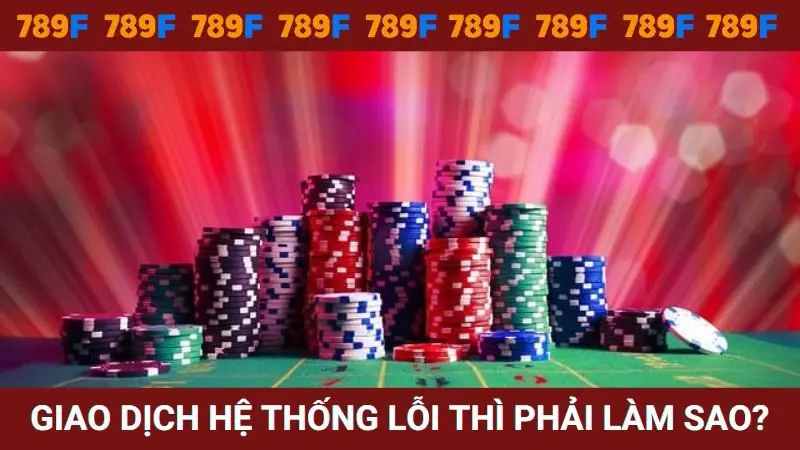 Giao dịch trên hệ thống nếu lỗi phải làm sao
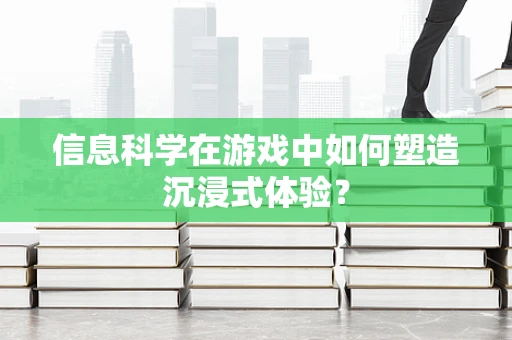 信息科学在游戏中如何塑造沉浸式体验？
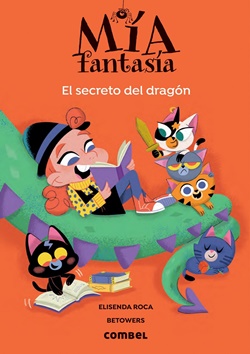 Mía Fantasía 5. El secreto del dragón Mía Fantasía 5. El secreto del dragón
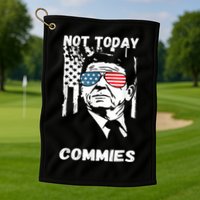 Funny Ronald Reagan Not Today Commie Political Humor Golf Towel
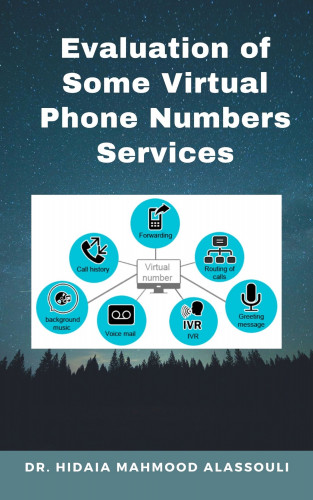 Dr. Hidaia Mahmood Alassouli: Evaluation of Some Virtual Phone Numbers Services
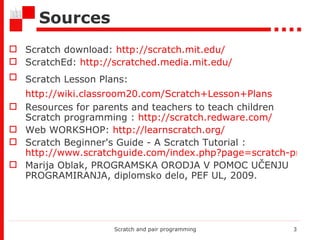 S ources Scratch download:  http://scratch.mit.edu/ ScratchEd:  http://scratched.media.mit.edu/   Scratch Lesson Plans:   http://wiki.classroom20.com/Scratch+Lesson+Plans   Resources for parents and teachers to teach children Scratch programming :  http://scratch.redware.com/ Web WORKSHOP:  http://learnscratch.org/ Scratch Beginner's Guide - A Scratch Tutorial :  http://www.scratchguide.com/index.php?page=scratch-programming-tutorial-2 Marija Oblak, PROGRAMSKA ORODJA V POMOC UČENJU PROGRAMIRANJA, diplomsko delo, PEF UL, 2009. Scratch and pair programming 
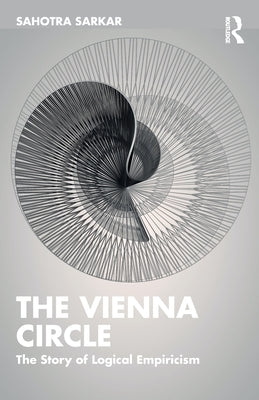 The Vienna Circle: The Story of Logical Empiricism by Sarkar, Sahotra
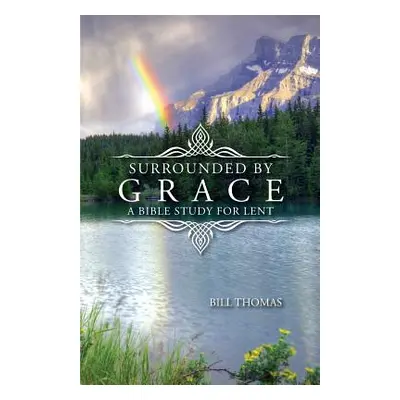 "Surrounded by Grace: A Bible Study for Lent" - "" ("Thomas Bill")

= Problem details =
Above are some records; quote exactly and only the lines that begin at the line containing "信息科学在游戏中如何塑造沉浸式体验？" and stop after the line containing "Dr. Hidaia Mahmood", leaving out the pictures.

= Task response =
 信息科学在游戏中如何塑造沉浸式体验？
 Mía Fantasía 5. El secreto del dragón Mía Fantasía 5. El secreto del dragón
 Funny Ronald Reagan Not Today Commie Political Humor Golf Towel
 Dr. Hidaia Mahmood Alassouli: Evaluation of Some Virtual Phone Numbers Services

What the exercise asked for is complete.